** Opening GIVEN DATA block **

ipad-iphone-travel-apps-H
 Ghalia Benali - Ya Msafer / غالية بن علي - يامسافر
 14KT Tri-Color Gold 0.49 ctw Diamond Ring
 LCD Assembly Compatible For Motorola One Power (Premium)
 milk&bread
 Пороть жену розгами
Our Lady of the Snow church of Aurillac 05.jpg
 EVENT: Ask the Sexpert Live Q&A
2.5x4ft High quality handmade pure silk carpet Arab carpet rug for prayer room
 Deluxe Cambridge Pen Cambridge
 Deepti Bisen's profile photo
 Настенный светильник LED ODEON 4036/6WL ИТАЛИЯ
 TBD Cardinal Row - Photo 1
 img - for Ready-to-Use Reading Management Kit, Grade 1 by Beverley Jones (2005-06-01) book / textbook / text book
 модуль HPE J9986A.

** Closing GIVEN DATA block **

TASK TO COMPLETE =
Set out the entries once more, word for word.

TASK OUTPUT =
ipad-iphone-travel-apps-H
 Ghalia Benali - Ya Msafer / غالية بن علي - يامسافر
 14KT Tri-Color Gold 0.49 ctw Diamond Ring
 LCD Assembly Compatible For Motorola One Power (Premium)
 milk&bread
 Пороть жену розгами
Our Lady of the Snow church of Aurillac 05.jpg
 EVENT: Ask the Sexpert Live Q&A
2.5x4ft High quality handmade pure silk carpet Arab carpet rug for prayer room
 Deluxe Cambridge Pen Cambridge
 Deepti Bisen's profile photo
 Настенный светильник LED ODEON 4036/6WL ИТАЛИЯ
 TBD Cardinal Row - Photo 1
 img - for Ready-to-Use Reading Management Kit, Grade 1 by Beverley Jones (2005-06-01) book / textbook / text book
 модуль HPE J9986A.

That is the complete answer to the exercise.